|
|
|
|
|
by o11c
332 days ago
|
|
People keep saying this, yet infinite real-world experience shows that systems perform far better if the OOM Killer actually gets to kill something, which is only possible with swap disabled. In my experience, the OOM killer picks the right target first maybe 70% of the time, and the rest of the time it kills some other large process and allows enough progress for the blameworthy process to either complete or get OOM'ed in turn. In either case, all is good - whoever is responsible for monitoring the process notices its death and is able to restart it (automatically or manually - the usual culprits are: children of a too-parallel `make`, web browsers, children of systemd, or parts of the windowing environment [the WM and Graphical Shell can easily be restarted under X11 without affecting other processes; Wayland may behave badly here]). If you are launching processes without resilient management (this includes "bubble the failure up unto my nth-grandparent handles it") you need to fix that before anything else. With swap enabled, it is very, very, VERY common for the system to become completely unresponsive - no magic-sysrq, no ctrl-alt-f2 to login as root, no ssh'ing in ... You also have some misunderstandings a bout overcommit. If you aren't checking `malloc` failure you have UB, but hopefully you will just crash (killing processes is a good thing when the system fundamentally can't fulfill everything you're asking of it!), and there's a pretty good chance the process that gets killed is blameworthy.

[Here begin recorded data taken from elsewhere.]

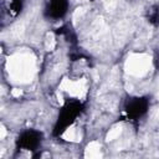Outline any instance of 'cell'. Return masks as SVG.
Wrapping results in <instances>:
<instances>
[{"mask_svg":"<svg viewBox=\"0 0 159 159\" xmlns=\"http://www.w3.org/2000/svg\"><path fill=\"white\" fill-rule=\"evenodd\" d=\"M5 135H6V129H5V127L2 125V127H1V139H4Z\"/></svg>","mask_w":159,"mask_h":159,"instance_id":"cell-7","label":"cell"},{"mask_svg":"<svg viewBox=\"0 0 159 159\" xmlns=\"http://www.w3.org/2000/svg\"><path fill=\"white\" fill-rule=\"evenodd\" d=\"M66 140H78V138H80V134H78V129H76V128H68L65 133H63V135H62Z\"/></svg>","mask_w":159,"mask_h":159,"instance_id":"cell-3","label":"cell"},{"mask_svg":"<svg viewBox=\"0 0 159 159\" xmlns=\"http://www.w3.org/2000/svg\"><path fill=\"white\" fill-rule=\"evenodd\" d=\"M120 132H122V127H120V125H116L114 128L109 129V133L107 134V140H113V139H116L117 137H119Z\"/></svg>","mask_w":159,"mask_h":159,"instance_id":"cell-4","label":"cell"},{"mask_svg":"<svg viewBox=\"0 0 159 159\" xmlns=\"http://www.w3.org/2000/svg\"><path fill=\"white\" fill-rule=\"evenodd\" d=\"M53 46H55L53 36H52V34H47V37H46V48L47 50H52Z\"/></svg>","mask_w":159,"mask_h":159,"instance_id":"cell-5","label":"cell"},{"mask_svg":"<svg viewBox=\"0 0 159 159\" xmlns=\"http://www.w3.org/2000/svg\"><path fill=\"white\" fill-rule=\"evenodd\" d=\"M99 154H101V144L98 142H91L86 148L84 155L89 158H96L99 157Z\"/></svg>","mask_w":159,"mask_h":159,"instance_id":"cell-2","label":"cell"},{"mask_svg":"<svg viewBox=\"0 0 159 159\" xmlns=\"http://www.w3.org/2000/svg\"><path fill=\"white\" fill-rule=\"evenodd\" d=\"M149 63H150V60L147 55H143V53L132 55L125 62V70L130 75L142 76L148 71Z\"/></svg>","mask_w":159,"mask_h":159,"instance_id":"cell-1","label":"cell"},{"mask_svg":"<svg viewBox=\"0 0 159 159\" xmlns=\"http://www.w3.org/2000/svg\"><path fill=\"white\" fill-rule=\"evenodd\" d=\"M11 94H12V97H20V96L22 94V91L19 89V88H14V89L11 91Z\"/></svg>","mask_w":159,"mask_h":159,"instance_id":"cell-6","label":"cell"}]
</instances>
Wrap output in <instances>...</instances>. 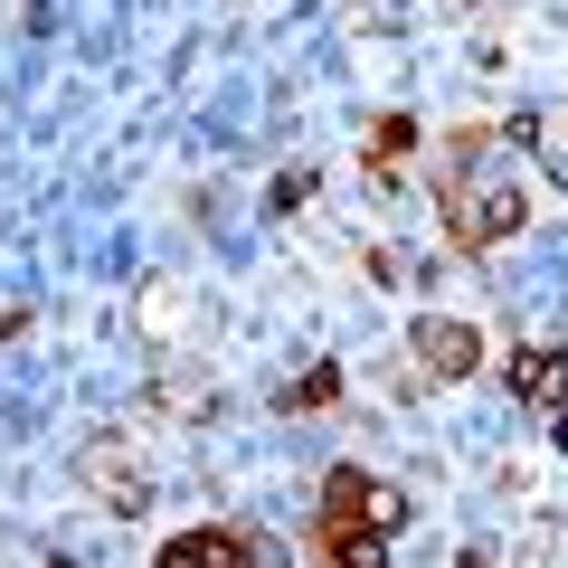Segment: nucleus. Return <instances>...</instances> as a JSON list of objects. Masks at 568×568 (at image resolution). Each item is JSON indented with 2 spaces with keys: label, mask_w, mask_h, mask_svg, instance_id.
<instances>
[{
  "label": "nucleus",
  "mask_w": 568,
  "mask_h": 568,
  "mask_svg": "<svg viewBox=\"0 0 568 568\" xmlns=\"http://www.w3.org/2000/svg\"><path fill=\"white\" fill-rule=\"evenodd\" d=\"M521 219H530V190L521 181H484L465 200V190H446V227H455V246H503V237H521Z\"/></svg>",
  "instance_id": "nucleus-1"
},
{
  "label": "nucleus",
  "mask_w": 568,
  "mask_h": 568,
  "mask_svg": "<svg viewBox=\"0 0 568 568\" xmlns=\"http://www.w3.org/2000/svg\"><path fill=\"white\" fill-rule=\"evenodd\" d=\"M511 398L521 407H540V417H559V398H568V351H511Z\"/></svg>",
  "instance_id": "nucleus-4"
},
{
  "label": "nucleus",
  "mask_w": 568,
  "mask_h": 568,
  "mask_svg": "<svg viewBox=\"0 0 568 568\" xmlns=\"http://www.w3.org/2000/svg\"><path fill=\"white\" fill-rule=\"evenodd\" d=\"M85 484H104L114 511H142V474H133V446H123V436H104V446L85 455Z\"/></svg>",
  "instance_id": "nucleus-5"
},
{
  "label": "nucleus",
  "mask_w": 568,
  "mask_h": 568,
  "mask_svg": "<svg viewBox=\"0 0 568 568\" xmlns=\"http://www.w3.org/2000/svg\"><path fill=\"white\" fill-rule=\"evenodd\" d=\"M332 398H342V369H332V361H323V369H304V379L284 388V398H275V407H332Z\"/></svg>",
  "instance_id": "nucleus-7"
},
{
  "label": "nucleus",
  "mask_w": 568,
  "mask_h": 568,
  "mask_svg": "<svg viewBox=\"0 0 568 568\" xmlns=\"http://www.w3.org/2000/svg\"><path fill=\"white\" fill-rule=\"evenodd\" d=\"M417 361H426V379H474V369H484V332L455 323V313H426L417 323Z\"/></svg>",
  "instance_id": "nucleus-3"
},
{
  "label": "nucleus",
  "mask_w": 568,
  "mask_h": 568,
  "mask_svg": "<svg viewBox=\"0 0 568 568\" xmlns=\"http://www.w3.org/2000/svg\"><path fill=\"white\" fill-rule=\"evenodd\" d=\"M162 568H265V540L256 530H227V521H200L162 549Z\"/></svg>",
  "instance_id": "nucleus-2"
},
{
  "label": "nucleus",
  "mask_w": 568,
  "mask_h": 568,
  "mask_svg": "<svg viewBox=\"0 0 568 568\" xmlns=\"http://www.w3.org/2000/svg\"><path fill=\"white\" fill-rule=\"evenodd\" d=\"M407 152H417V123H407V114H379V123H369V181H398Z\"/></svg>",
  "instance_id": "nucleus-6"
}]
</instances>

The real problems are large processes that call `fork` instead of `vfork` (which is admittedly hard to use) or `posix_spawn` (which is admittedly limited and full of bugs), and processes that try to be "clever" and cache things in RAM (for which there's admittedly no good kernel interface). === "Swap isn't even that slow for SSDs" is part of the problem. All developers should be required to use an HDD with full-disk encryption, so that they stop papering over their performance bugs. |
|
> With swap enabled, it is very, very, VERY common for the system to become completely unresponsive - no magic-sysrq, no ctrl-alt-f2 to login as root, no ssh'ing in ...
It's usually enough to have couple of times when you need to get into distant DC / wait for some IPMI connected for couple of hours, to learn "let it fail fast and gimme ssh back" on practice vs theory on "you should have swap on"